Sullivan composed without the use of the keyboard. "I don't use the piano in composition – that would limit me terribly," he told interviewer Arthur Lawrence. Sullivan explained that his process of composition wasn't to wait for inspiration like "a miner seated at the top of a shaft", waiting for "the coal to come bubbling up to the surface.... He has to dig for it.... The first thing I've to decide upon is the rhythm, and I decide on that before I come to the question of melody. The notes must come afterwards. ...I mark out the metre in dots and dashes, and not until I've quite settled on the rhythm do I proceed to actual notation."

Melody and Rhythm

As Sullivan told Lawrence, his melodies sprung from rhythm, In the comic operas, where many numbers were in verse-plus-refrain form, Sullivan frequently was required to produce two climaxes in the melodic line. Hughes instances ‘If you go in’ (Iolanthe) as a good example. Hughes goes so far as to say that though most of the tunes in the Savoy operas are good ones, Sullivan rarely reached the same class of excellence elsewhere when he'd no librettist to feed his imagination. Even so, on those occasions when Gilbert wrote in unvaried metre, Sullivan often followed suit and produced phrases of simple repetition, such as ‘Love is a plaintive song’ (Patience) and ‘A man who would woo a fair maid’ (Yeomen).
   Sullivan’s deliberate echoes of other composers are covered below under 'Musical Quotations', but other echoes may not have been conscious: Hughes cites the concluding bars of ‘Tell a tale of cock and bull’ from Yeomen as an example of Handel’s influence, and another critic found a theme in the slow movement of the Irish symphony ‘an outrageous crib’ from Schubert’s Unfinished. Sullivan’s tunes, at least in the comic operas, appeal to the professional as much as to the layman. Sullivan’s continental contemporaries such as Debussy, Leoncavallo and Saint-Saens held the Savoy operas in high regard. 'When Sullivan wrote what we call 'a good tune' it was nearly always 'good music' as well. Outside the ranks of the giants there are few other composers of whom the same could be said.' Harmonically his early works used the conventional formulae of Auber, Donizetti, Balfe and Schubert.
   In general, Sullivan preferred to write in major keys. In the Savoy operas there are only eleven substantial numbers wholly in a minor key, and even in his serious works the major prevails. Examples of Sullivan’s rare excursions into minor keys include the long E minor melody in the first movement of the Irish Symphony, ‘Go away, madam’ in the Act I finale of Iolanthe (echoing Verdi and even Beethoven) and the funeral march in the Act I finale of The Yeomen of the Guard. and Grove's Dictionary comment adversely on Sullivan’s over-use of tonic pedals, usually in the bass, which Hughes attributes to ‘lack of enterprise or even downright laziness’. Another Sullivan trademark criticised by Hughes is the excessive use of the chord of the augmented fourth at moments of pathos. In his serious works, Sullivan attempted to avoid harmonic devices associated with the Savoy operas, with the result, according to Hughes, that The Golden Legend is a ‘hotch-potch of harmonic styles’. Harmonic contrast in Sullivan’s Savoy works is enhanced by his characteristically resourceful modulation between keys, as in ‘Expressive glances’ (Princess Ida) where he smoothly negotiates E major, C sharp minor and C major, or ‘Then one of us will be a queen’ (The Gondoliers) where he writes in F major, D flat major and D minor.
▬▬▬▬▬▬
§ Assigned task 1: Copy the passage about Sullivan's composing from "Melody and Rhythm" up to and including "fair maid’ (Yeomen).".
§ Assigned task 2: Go on with the passage about Sullivan's melody and harmony, starting after its last sentence.

§ Dataset content:
▬▬▬▬▬▬
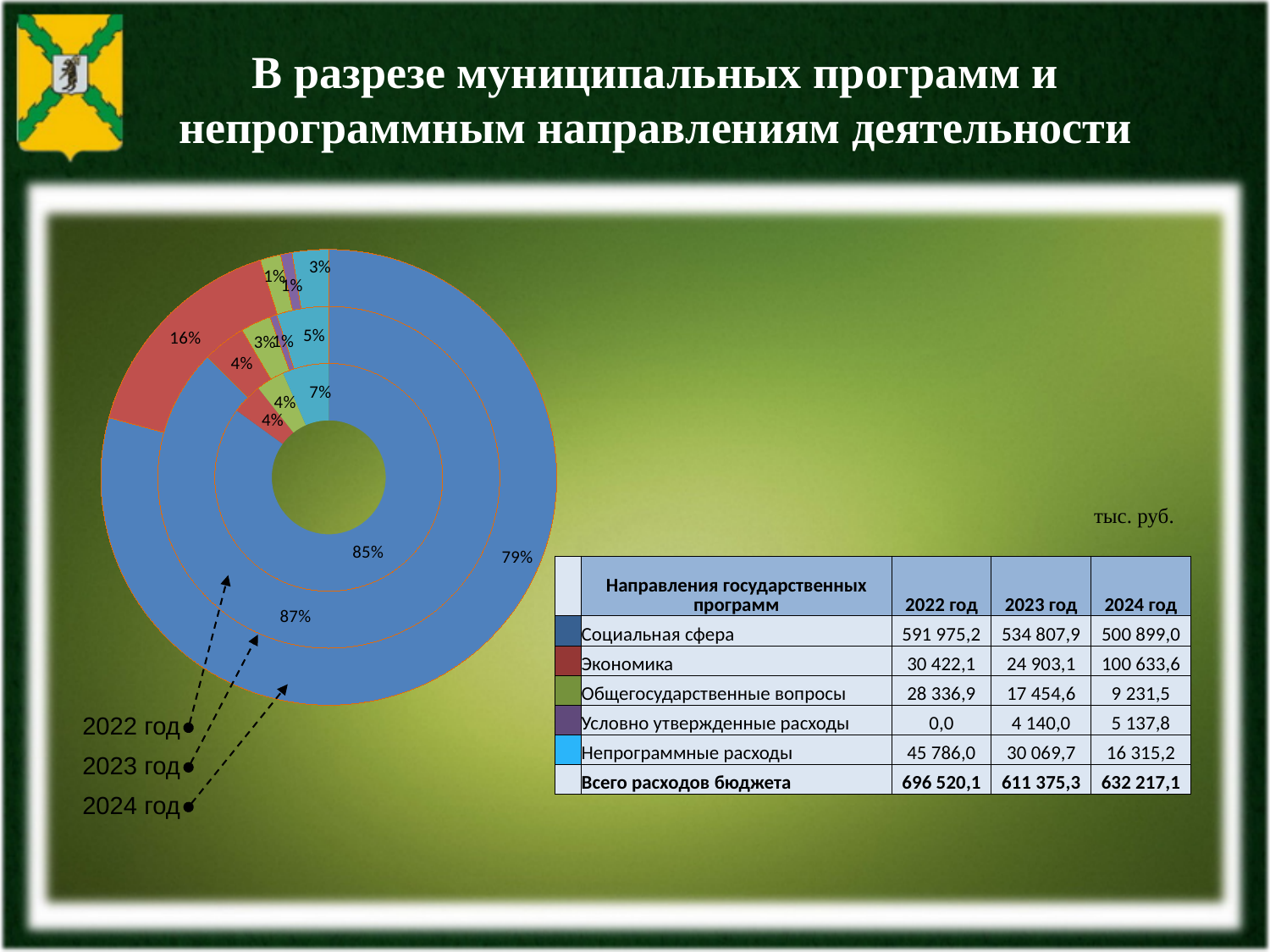
What share of the 2022 ring (inner ring) is Непрограммные расходы? 7% How many rings (years) does the doughnut chart have? 3 Which category has the largest share in every ring of the doughnut chart? Социальная сфера What share of the 2022 ring (inner ring) is Социальная сфера? 85% What colour represents Социальная сфера in the doughnut chart? blue What share of the 2024 ring (outer ring) is Экономика? 16% What kind of chart is shown on the slide? doughnut chart In the 2024 ring, which is larger: the share of Экономика or the share of Непрограммные расходы? Экономика Which year's ring is the outermost ring of the doughnut chart? 2024 год By how many percentage points does the share of Социальная сфера in the 2023 ring exceed its share in the 2024 ring? 8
▬▬▬▬▬▬
§ Exercise answer 1:
Melody and Rhythm

As Sullivan told Lawrence, his melodies sprung from rhythm, In the comic operas, where many numbers were in verse-plus-refrain form, Sullivan frequently was required to produce two climaxes in the melodic line. Hughes instances ‘If you go in’ (Iolanthe) as a good example. Hughes goes so far as to say that though most of the tunes in the Savoy operas are good ones, Sullivan rarely reached the same class of excellence elsewhere when he'd no librettist to feed his imagination. Even so, on those occasions when Gilbert wrote in unvaried metre, Sullivan often followed suit and produced phrases of simple repetition, such as ‘Love is a plaintive song’ (Patience) and ‘A man who would woo a fair maid’ (Yeomen).

§ Exercise answer 2:
   In the field of harmony Sullivan remained to the end an eclectic. ‘He had easily recognisable habits but his style never achieved individuality’. In the Savoy operas, fugal style is reserved for making fun of legal solemnity in Trial by Jury and Iolanthe. Less formal counterpoint is employed in numbers such as ‘Brightly Dawns our Wedding Day’ (The Mikado) and ‘When the Buds are Blossoming’ (Ruddigore).
   Sullivan’s best known contrapuntal device, which, if he didn't invent it, certainly became his trademark, was ‘the simultaneous presentation of two or more distinct melodies previously heard independently’. Sometimes the melodies were for solo voices, as in ‘Once more the face I loved so well’ (The Zoo), and ‘I am so proud’ (The Mikado), which combines three melodic lines; other examples are in choruses, where typically a graceful tune for the ladies is combined with a robust one for the men. Examples include 'When the Foeman bares his steel' (Pirates), ‘Gaily tripping’ (Pinafore), ‘In a doleful train’ (Patience), ‘Welcome, gentry’ (Ruddigore), and ‘Night has spread her pall once more’ (The Yeomen of the Guard). At other times, notably in ‘How beautifully blue the sky’ (Pirates), one theme is given to the chorus and the other to solo voices.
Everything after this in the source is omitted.